Onto Mad as Hell, and hey, why not flip the script and start off the season with a musical number? Otherwise it’s business as usual – extremely usual in fact, with no new characters or segments to be seen. Maybe Shaun shaving off the beard was seen as already enough of a shock?
It’s traditional for a returning Mad as Hell to take a “steady as she goes” approach to the first episode of the year, but even so this felt like there hadn’t been any break at all since 2019. Which is… interesting? These days Mad as Hell occupies a slightly unusual position somewhere between those older satire shows that had relatively short runs and were often pretty free-wheeling as far as format went (The Gillies Report), and the more traditional model where the format remains largely the same and the change is the news that’s being mocked (The Weekly). The best of both worlds? Sure, why not.
Of course, Mad as Hell doesn’t really need to shake up the format: it’s an extremely well-polished machine for sinking the boot into the government of the day, and with the current lot it doesn’t seem like there’s going to be any shortage of material. It’s nice to see that the level of political thought on display extends beyond the usual “urggh, politicians are greedy and stupid” too: pointing out things like the Coalition currently feel no need whatsoever to actually answer questions, and that Andrew Forrest’s $70 Million bushfire donation was largely to himself for tax reasons are the kind of self-evident truths that the mainstream media seem strangely reluctant to point out.
So yeah, it’s still the best comedy on Australian television, and would be even if the bar was a lot higher.
Black Comedy has been the last vestige of traditional sketch comedy on the ABC for four seasons now. Reportedly this is the final season; it’s been a pretty good run, especially as the show’s flaws have remained remarkably consistent over the years.
As you’d expect from a sketch show, it’s hit and miss – a basement zombie training sketch doesn’t go anywhere, while a sinister all-white Indigenous Support Center is both funny and on point (tho to be honest, any time you have someone saying “it’s all a lie!” and a smash zoom to a skeleton wearing clothes it’s a winner here). The cast remains the show’s strongest point; there’s nobody on here that can’t get laughs in the right sketch.

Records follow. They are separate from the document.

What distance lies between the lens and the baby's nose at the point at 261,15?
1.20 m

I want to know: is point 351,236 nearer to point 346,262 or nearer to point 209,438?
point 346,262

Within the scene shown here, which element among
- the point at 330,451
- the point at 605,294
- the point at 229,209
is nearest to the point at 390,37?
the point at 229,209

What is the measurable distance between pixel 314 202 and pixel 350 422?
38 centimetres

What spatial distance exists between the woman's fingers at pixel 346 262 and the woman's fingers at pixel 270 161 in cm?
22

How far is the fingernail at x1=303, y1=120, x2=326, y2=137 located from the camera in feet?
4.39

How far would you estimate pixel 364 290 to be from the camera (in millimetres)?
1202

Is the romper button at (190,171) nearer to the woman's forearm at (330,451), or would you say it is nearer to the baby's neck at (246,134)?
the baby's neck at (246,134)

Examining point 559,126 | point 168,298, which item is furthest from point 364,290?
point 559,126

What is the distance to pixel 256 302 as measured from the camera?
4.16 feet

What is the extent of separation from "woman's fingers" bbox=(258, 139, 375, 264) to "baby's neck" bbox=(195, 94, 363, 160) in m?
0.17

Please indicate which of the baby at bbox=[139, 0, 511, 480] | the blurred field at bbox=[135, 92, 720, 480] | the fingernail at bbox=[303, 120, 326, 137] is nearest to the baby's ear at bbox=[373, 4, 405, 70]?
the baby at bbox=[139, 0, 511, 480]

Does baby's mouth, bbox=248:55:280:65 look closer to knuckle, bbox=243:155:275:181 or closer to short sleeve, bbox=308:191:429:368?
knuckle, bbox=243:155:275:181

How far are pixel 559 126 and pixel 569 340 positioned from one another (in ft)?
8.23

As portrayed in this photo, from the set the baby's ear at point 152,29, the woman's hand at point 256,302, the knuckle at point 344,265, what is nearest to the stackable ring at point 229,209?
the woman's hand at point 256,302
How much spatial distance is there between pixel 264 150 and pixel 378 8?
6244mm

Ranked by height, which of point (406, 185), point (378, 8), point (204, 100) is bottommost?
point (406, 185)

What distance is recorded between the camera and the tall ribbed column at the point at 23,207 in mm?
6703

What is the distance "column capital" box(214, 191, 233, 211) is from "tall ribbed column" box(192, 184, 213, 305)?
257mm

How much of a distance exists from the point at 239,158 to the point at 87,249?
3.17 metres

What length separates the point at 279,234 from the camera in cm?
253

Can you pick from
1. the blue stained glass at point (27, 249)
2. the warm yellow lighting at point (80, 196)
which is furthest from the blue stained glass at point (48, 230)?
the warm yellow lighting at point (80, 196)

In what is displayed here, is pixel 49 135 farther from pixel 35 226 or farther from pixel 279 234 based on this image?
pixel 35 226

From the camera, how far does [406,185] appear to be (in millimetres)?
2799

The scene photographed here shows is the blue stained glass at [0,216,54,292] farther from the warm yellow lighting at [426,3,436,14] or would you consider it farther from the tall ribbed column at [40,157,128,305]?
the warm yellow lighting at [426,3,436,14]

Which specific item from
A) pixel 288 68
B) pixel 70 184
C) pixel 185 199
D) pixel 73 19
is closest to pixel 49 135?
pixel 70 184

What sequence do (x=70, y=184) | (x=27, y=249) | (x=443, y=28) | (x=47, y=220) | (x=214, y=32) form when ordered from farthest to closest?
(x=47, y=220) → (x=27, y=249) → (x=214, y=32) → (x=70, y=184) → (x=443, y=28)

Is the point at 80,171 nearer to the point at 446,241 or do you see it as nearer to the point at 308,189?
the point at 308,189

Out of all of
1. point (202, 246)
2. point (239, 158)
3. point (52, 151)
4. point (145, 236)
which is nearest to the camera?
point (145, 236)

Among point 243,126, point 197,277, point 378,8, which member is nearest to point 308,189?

But a sketch on whether it’s okay to wear an flag t-shirt if you’re not black but are hot underlines Black Comedy‘s biggest problem: there’s plenty of strong concepts here but not all of them are developed into actual sketches. It was literally just three people sitting on couches talking*; why not set it in an actual pub and have someone coming back from the bar with drinks?
(Money. The answer to those kind of questions is always money)
It’s not a matter of punchlines – the running sketch about the Indigenous Support Center didn’t have a great punchline, but it earned the extra time with a couple of okay twists – but too often the sketch is just a funny concept that’s not developed comedically beyond the initial idea. Sometimes it still works (ie: “What if the Tooth Fairy wanted to borrow some money”); too often it doesn’t.
That said, the party sketch with the mate who’s just a little too right-on had the best punchline of the night when a white guy ran in and said “You aren’t going to believe this – Chris Lilley just showed up!” followed by the Black guys saying. “Lets get out of here”.
Just end every single sketch exactly like that and it’ll be two thumbs up from us every week.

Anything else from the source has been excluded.